そこで主人が考えたのは、成田空港に救急車を待機させておくという計画だった。私もその計画に同意した。とにかくなんとか10時間のフライトにだけ耐えなければ!!そう覚悟した。しかし、夜中の2時にもう我慢の限界がきた。もうこれ以上我慢できない!ましてや10時間のフライトなんて到底耐え切れない!!というわけで、とうとうアメリカの救急車を呼ぶことにしたのだ。生まれて初めて乗った救急車が、まさかアメリカになろうとは・・・。まずはホテルのemergencyに電話、ホテルから救急車に連絡、10分ほどで屈強な救急隊員たちが6、7名だろうか、ぞろぞろと部屋に入ってきた。そして私に症状を質問してきて、脈をとったりした。そのときは痛みのレベルは3ぐらいになっていたので、なんとか受け応えはできた。だから救急隊員たちも安心してしまったのかもしれない。救急病院に搬送され、なんとその場に30分ぐらい放置されてしまったのだ!その間にまた最高レベル5の激痛が私を襲った。私は冷たい処置室のベッドで「早くしろよ!もう耐えられないんだよ!!」と日本語で泣き叫んでいた。

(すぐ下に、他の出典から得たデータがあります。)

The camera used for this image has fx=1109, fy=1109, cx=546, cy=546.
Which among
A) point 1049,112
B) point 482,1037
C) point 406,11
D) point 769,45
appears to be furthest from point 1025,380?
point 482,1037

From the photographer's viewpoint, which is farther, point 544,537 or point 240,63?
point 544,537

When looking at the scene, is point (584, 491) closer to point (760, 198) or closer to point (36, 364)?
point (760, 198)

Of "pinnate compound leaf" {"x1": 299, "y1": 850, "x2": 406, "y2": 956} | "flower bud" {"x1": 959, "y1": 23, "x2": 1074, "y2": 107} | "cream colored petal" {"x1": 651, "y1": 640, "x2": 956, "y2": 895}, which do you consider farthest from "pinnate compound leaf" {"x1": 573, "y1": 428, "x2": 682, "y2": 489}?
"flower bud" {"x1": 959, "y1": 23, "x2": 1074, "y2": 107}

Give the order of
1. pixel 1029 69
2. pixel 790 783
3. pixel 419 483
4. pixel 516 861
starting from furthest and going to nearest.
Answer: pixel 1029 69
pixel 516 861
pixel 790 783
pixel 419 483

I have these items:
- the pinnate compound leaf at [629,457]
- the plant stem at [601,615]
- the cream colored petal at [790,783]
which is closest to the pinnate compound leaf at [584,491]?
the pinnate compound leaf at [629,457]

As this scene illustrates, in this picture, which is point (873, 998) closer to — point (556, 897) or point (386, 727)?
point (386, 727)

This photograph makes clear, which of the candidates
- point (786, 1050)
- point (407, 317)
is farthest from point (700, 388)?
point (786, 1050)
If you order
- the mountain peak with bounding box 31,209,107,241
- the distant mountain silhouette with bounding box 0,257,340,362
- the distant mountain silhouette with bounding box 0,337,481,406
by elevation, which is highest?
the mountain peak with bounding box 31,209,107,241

さんざん待たされた挙句、ようやく医者が来た。そして私のお尻にブスッと注射を突き刺した。するとみるみるうちに痛みが和らいでいき、私も落ち着きを取り戻した。しかし、相当強い痛み止め(恐らくモルヒネ?)なのであろう。痛みはなくなったが、起き上がるとものすごいめまいと吐き気をもよおした。目はうつろになり、よろよろとなんとか抱えられながら歩けるような状態であった。会計を済ませ、タクシーを呼び、その足でドラッグストアに薬を買いに行き、ホテルに戻ったのはもう明け方の6時。9時にはホテルを出ないと行けないから、正味寝られるのは2、3時間だった。でも痛みがなくなったのと、ほぼ1日中痛みと闘った疲れとですぐに眠ることが出来た。

こうしてぎりぎり飛行機に乗る前に痛みがなくなり、10時間のフライトも無事過ごすことが出来、成田空港に救急車を呼ぶ必要もなく日本に帰国できたのであった。よって大雪によるキャンセルは、まさに不幸中の幸いだったのである。もしあのまま飛行機が飛んでいたらどうなっていたか・・・!?想像するだに恐ろしい。それにしても、せっかくファーストクラスに乗ったのに、食事はほとんど食べられず、高級なワインも飲むことが出来ずで、ただただフラットになる快適シートで寝ているだけであったのはなんとも悲しかった。